Provided records:
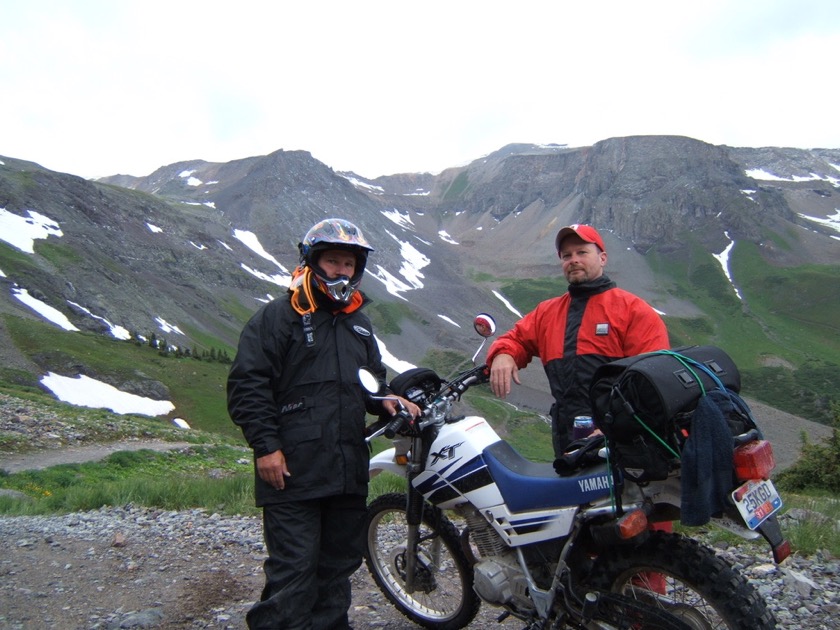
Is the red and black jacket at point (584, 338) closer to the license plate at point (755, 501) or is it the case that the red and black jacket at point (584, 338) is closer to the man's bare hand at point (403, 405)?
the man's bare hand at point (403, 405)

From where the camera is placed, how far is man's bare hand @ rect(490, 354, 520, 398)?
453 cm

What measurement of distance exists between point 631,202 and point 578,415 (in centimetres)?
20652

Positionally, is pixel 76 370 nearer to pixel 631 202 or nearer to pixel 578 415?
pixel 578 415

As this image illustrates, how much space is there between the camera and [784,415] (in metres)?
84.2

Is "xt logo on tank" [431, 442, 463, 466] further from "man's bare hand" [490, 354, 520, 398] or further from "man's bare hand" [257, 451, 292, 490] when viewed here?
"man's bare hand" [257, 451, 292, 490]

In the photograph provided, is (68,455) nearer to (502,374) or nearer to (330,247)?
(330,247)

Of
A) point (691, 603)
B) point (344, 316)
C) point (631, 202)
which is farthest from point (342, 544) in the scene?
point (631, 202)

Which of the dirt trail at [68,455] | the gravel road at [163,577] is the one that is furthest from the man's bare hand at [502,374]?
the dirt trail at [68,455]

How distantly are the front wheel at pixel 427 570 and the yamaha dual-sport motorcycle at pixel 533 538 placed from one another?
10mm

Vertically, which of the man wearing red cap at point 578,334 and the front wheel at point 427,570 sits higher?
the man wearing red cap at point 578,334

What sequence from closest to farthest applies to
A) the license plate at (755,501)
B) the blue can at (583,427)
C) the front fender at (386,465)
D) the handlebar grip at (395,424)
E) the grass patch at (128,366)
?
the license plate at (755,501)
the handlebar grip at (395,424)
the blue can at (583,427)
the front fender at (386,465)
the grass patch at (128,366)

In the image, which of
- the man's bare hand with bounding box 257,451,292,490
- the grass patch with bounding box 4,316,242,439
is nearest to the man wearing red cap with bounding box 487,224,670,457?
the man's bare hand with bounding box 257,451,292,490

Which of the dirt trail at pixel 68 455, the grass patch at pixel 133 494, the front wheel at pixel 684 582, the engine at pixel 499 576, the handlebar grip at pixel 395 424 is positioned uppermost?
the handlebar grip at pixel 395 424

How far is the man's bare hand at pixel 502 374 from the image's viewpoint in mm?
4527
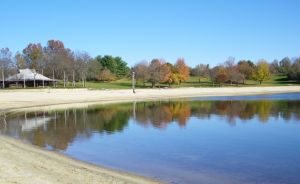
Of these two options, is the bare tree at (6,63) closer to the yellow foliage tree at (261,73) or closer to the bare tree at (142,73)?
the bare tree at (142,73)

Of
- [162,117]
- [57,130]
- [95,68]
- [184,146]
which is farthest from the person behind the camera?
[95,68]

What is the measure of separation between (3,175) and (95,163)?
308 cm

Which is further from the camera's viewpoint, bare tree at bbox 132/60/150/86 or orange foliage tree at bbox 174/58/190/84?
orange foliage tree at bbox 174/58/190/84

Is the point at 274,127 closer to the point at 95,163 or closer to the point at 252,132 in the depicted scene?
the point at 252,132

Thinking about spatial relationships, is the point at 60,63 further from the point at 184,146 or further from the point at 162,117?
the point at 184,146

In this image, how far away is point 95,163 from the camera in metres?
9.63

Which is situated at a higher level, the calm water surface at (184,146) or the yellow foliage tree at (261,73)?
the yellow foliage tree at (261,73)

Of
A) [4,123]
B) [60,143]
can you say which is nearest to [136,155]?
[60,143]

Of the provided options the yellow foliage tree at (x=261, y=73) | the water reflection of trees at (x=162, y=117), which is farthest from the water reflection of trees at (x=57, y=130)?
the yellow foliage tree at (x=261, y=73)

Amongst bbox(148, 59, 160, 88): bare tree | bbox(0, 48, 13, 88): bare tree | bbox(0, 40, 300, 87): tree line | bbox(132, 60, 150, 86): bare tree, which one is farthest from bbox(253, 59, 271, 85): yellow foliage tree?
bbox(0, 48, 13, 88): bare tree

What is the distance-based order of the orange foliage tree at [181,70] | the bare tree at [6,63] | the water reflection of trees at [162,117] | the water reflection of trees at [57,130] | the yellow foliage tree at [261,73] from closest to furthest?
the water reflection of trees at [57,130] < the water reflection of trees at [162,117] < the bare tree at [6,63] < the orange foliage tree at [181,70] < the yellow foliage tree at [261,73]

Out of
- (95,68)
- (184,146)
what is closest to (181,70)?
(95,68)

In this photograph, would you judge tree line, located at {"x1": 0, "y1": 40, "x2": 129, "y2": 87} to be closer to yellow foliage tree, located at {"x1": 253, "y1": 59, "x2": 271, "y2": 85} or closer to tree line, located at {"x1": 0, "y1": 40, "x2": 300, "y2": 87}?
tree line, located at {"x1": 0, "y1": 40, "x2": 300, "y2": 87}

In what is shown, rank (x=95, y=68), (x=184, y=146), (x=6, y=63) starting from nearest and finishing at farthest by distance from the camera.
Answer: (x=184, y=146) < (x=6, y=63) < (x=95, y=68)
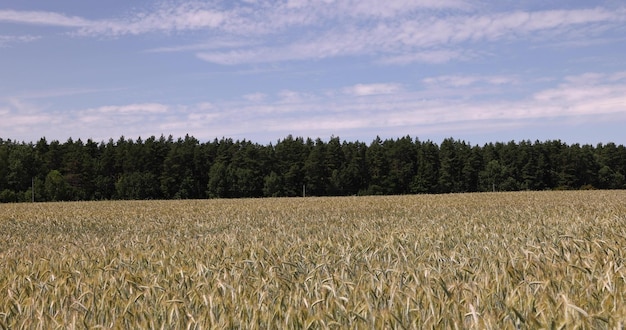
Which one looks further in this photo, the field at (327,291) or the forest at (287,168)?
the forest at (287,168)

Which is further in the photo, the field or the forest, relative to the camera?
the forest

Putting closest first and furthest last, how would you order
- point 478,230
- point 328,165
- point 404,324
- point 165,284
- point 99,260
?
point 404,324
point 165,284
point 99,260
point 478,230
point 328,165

Do this: Print the listing above in full, exactly as written. Omit any pictures.

Expected answer:
Is the red and black jacket at point (584, 338) closer to the license plate at point (755, 501) or is it the case that the red and black jacket at point (584, 338) is closer to the man's bare hand at point (403, 405)?
the man's bare hand at point (403, 405)

From where the camera is placed, how far is man's bare hand @ rect(490, 354, 520, 398)?
453 cm

What measurement of distance exists between point 631,202 and point 578,415 (in centimetres)?
20652

Positionally, is pixel 76 370 nearer to pixel 631 202 or nearer to pixel 578 415?
pixel 578 415

As this image illustrates, how much space is there between the camera and [784,415] (in metres)?
84.2

Is "xt logo on tank" [431, 442, 463, 466] further from "man's bare hand" [490, 354, 520, 398] or further from "man's bare hand" [257, 451, 292, 490] when viewed here?
"man's bare hand" [257, 451, 292, 490]

In the photograph provided, is (68,455) nearer to (502,374) or nearer to (330,247)?
(330,247)

Of
A) point (691, 603)
B) point (344, 316)
C) point (631, 202)
which is farthest from point (342, 544) in the scene?
point (631, 202)

Which of the dirt trail at [68,455] | the gravel road at [163,577] is the one that is furthest from the man's bare hand at [502,374]?
the dirt trail at [68,455]

How distantly are the front wheel at pixel 427 570 and the yamaha dual-sport motorcycle at pixel 533 538 placed from one another?
10mm

Vertically, which of the man wearing red cap at point 578,334 and the front wheel at point 427,570 sits higher?
the man wearing red cap at point 578,334

What sequence from closest to farthest applies to
A) the license plate at (755,501)
B) the blue can at (583,427)
C) the front fender at (386,465)
D) the handlebar grip at (395,424)
E) the grass patch at (128,366)
?
the license plate at (755,501)
the handlebar grip at (395,424)
the blue can at (583,427)
the front fender at (386,465)
the grass patch at (128,366)

In the image, which of
- the man's bare hand with bounding box 257,451,292,490
- the grass patch with bounding box 4,316,242,439
is nearest to the man wearing red cap with bounding box 487,224,670,457?
the man's bare hand with bounding box 257,451,292,490

Which of the dirt trail at pixel 68 455, the grass patch at pixel 133 494, the front wheel at pixel 684 582, the engine at pixel 499 576, the handlebar grip at pixel 395 424 is positioned uppermost?
the handlebar grip at pixel 395 424

How far is the man's bare hand at pixel 502 374 from the image's viewpoint in mm?
4527
Of these two options, is the bare tree at (6,63) closer to the yellow foliage tree at (261,73) or closer to the bare tree at (142,73)?
the bare tree at (142,73)

Of
- [162,117]
- [57,130]
- [95,68]
- [184,146]
which is farthest from the person behind the camera?
[95,68]

What is the measure of separation between (3,175) and (95,163)?
308 cm

Which is further from the camera's viewpoint, bare tree at bbox 132/60/150/86 or orange foliage tree at bbox 174/58/190/84?
orange foliage tree at bbox 174/58/190/84

Is the point at 274,127 closer to the point at 95,163 or closer to the point at 252,132 in the depicted scene?
the point at 252,132

Thinking about spatial relationships, is the point at 60,63 further from the point at 184,146 or further from the point at 162,117?
the point at 184,146

In this image, how far away is point 95,163 from the camera in metres?
9.63

Which is situated at a higher level, the calm water surface at (184,146) or the yellow foliage tree at (261,73)?
the yellow foliage tree at (261,73)

Of
A) [4,123]
B) [60,143]
can you say which is nearest to [136,155]?
[60,143]

Of the provided options the yellow foliage tree at (x=261, y=73) | the water reflection of trees at (x=162, y=117), which is farthest from the water reflection of trees at (x=57, y=130)?
the yellow foliage tree at (x=261, y=73)

Amongst bbox(148, 59, 160, 88): bare tree | bbox(0, 48, 13, 88): bare tree | bbox(0, 40, 300, 87): tree line | bbox(132, 60, 150, 86): bare tree, which one is farthest from bbox(253, 59, 271, 85): yellow foliage tree?
bbox(0, 48, 13, 88): bare tree

What is the distance-based order of the orange foliage tree at [181,70] | the bare tree at [6,63] | the water reflection of trees at [162,117] | the water reflection of trees at [57,130] | the yellow foliage tree at [261,73] from closest to furthest?
the water reflection of trees at [57,130] < the water reflection of trees at [162,117] < the bare tree at [6,63] < the orange foliage tree at [181,70] < the yellow foliage tree at [261,73]

Out of
- (95,68)
- (184,146)
what is closest to (181,70)?
(95,68)

In this photograph, would you judge tree line, located at {"x1": 0, "y1": 40, "x2": 129, "y2": 87} to be closer to yellow foliage tree, located at {"x1": 253, "y1": 59, "x2": 271, "y2": 85} or closer to tree line, located at {"x1": 0, "y1": 40, "x2": 300, "y2": 87}?
tree line, located at {"x1": 0, "y1": 40, "x2": 300, "y2": 87}

In what is shown, rank (x=95, y=68), (x=184, y=146), (x=6, y=63) starting from nearest and finishing at farthest by distance from the camera.
Answer: (x=184, y=146) < (x=6, y=63) < (x=95, y=68)
Which one looks further in this photo, the field at (327,291) or the forest at (287,168)?
the forest at (287,168)

Which is further in the photo, the field or the forest, relative to the camera?
the forest

Putting closest first and furthest last, how would you order
- point 478,230
- point 328,165
- point 404,324
- point 165,284
- point 99,260
?
point 404,324
point 165,284
point 99,260
point 478,230
point 328,165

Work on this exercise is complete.